Unermüdliches Engagement für sich und andere
Gajanand Darweis Leben wendete sich erst zum Besseren, als er einen Gemeindehelfer des CBM-Partners „Naman Seva Samiti“ traf. Wie dieser behinderte Menschen über ihre Rechte aufklärte sowie Hilfsmittel und Vergünstigungen organisierte, beeindruckte den jungen Mann. Er fing an, sich ebenfalls zu engagieren und eine Selbsthilfegruppe zu gründen. Es folgten weitere Gruppen, und Gajanand Darwei übernahm die Koordinierung. Sein Selbstbewusstsein wuchs und er begann, mehr zu wollen. Mit Hilfe eines Kleinkredits eröffnete er eine eigene Fahrradwerkstatt. Abends beaufsichtigte er noch eine Gewürzfabrik, die eine seiner Selbsthilfegruppen gegründet hatte. Nach nur einem halben Jahr hatte er seinen Kredit zurückgezahlt.
Mittlerweile hat Gaja-nand seine Werkstatt verkauft und arbeitet Vollzeit für die Organisation „Naman“. Er ist einer von vier Direktoren eines landwirtschaftlichen Betriebs für Bioprodukte. Neben Gewürzen wie Chili und Kurkuma gedeihen auch Mais und Getreide auf den Feldern. Viele behinderte Menschen arbeiten dort und erwirtschaften ihr eigenes Einkommen, mit dem sie sich und ihre Familien ernähren können. Sein unermüdliches Engagement für sich und andere erklärt Gajanand so: „Gott gab mir zwei Hände – eine, um mir selbst zu helfen, und eine, um anderen zu helfen.“
Diese Geschichte aus Indien hat mich sehr beeindruckt.
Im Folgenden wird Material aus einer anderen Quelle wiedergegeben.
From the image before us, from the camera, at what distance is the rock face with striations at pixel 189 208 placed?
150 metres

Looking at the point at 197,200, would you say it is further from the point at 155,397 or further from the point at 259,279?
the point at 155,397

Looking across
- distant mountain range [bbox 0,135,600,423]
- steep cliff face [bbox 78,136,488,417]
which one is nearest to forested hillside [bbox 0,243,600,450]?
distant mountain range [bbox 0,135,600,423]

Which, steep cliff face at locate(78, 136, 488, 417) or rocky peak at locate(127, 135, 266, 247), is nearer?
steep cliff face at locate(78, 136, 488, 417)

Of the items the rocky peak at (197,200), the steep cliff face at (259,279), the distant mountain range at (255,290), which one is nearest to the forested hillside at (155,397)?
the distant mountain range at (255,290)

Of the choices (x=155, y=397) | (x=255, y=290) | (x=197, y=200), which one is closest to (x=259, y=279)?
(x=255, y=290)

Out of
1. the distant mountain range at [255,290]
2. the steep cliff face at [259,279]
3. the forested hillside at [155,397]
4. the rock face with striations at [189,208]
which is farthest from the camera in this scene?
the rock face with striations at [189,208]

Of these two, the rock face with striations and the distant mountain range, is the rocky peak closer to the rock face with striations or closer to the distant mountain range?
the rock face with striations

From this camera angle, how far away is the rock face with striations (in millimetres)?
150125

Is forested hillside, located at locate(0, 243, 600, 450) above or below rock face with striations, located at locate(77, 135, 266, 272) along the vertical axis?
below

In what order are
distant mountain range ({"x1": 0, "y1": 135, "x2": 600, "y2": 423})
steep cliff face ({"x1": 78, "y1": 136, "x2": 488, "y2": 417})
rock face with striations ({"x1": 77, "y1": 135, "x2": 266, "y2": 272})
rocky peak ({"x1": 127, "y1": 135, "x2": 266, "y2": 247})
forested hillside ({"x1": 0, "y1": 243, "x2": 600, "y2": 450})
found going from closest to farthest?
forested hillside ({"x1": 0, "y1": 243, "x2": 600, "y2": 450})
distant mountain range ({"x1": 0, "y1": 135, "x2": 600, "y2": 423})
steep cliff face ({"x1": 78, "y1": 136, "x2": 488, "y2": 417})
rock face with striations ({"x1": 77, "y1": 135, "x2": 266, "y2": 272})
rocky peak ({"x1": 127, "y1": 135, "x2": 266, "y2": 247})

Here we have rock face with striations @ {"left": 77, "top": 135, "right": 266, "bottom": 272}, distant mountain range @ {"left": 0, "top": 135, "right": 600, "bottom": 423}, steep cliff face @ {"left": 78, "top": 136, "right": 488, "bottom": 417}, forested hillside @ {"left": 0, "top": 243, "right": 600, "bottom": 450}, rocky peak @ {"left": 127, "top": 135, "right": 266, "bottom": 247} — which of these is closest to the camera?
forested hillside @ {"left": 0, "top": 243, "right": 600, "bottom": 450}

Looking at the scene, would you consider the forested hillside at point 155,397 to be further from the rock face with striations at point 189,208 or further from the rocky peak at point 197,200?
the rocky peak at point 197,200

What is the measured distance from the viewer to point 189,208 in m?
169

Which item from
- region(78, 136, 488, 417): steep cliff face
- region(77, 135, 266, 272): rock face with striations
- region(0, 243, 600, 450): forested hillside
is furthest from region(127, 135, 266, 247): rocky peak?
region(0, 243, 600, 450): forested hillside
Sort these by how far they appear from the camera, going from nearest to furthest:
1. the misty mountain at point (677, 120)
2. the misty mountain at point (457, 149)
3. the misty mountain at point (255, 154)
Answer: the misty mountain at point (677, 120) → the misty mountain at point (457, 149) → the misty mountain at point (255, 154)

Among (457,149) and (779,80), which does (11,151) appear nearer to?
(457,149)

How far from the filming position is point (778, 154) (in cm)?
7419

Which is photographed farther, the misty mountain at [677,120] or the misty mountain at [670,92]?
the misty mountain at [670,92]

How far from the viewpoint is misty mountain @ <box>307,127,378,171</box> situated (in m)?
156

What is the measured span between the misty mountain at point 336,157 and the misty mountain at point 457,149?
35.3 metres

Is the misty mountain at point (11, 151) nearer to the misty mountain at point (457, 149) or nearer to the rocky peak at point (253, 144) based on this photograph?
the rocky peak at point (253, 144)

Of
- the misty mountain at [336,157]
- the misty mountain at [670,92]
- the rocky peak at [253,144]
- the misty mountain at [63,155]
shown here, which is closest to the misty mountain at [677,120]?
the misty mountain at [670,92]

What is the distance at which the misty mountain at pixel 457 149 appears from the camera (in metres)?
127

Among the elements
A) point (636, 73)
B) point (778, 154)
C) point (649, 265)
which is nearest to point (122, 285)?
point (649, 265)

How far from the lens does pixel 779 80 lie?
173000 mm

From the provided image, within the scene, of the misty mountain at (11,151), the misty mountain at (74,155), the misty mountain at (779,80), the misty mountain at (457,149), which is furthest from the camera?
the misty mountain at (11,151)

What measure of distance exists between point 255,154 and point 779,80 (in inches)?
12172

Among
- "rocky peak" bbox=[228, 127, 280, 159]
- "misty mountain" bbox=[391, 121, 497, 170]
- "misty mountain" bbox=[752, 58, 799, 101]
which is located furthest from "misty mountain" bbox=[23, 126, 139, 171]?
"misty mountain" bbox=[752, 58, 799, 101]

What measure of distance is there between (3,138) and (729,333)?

Sie zeigt, was Menschen mit Behinderungen alles leisten können, wenn man ihnen die Chance gibt, ihr Leben selbstbestimmt in die Hand zu nehmen. Ein Leben in Armut, wie viele behinderte Menschen es heute immer noch führen, ist nicht zwangsläufig. Wir dürfen nicht zulassen, dass sie weiter abgehängt werden. Geben wir ihnen stattdessen die Möglichkeit, ihre Potenziale zu nutzen und uneingeschränkt am Leben teilzuhaben. Nur so können wir die Ungleichheit auf der Welt reduzieren.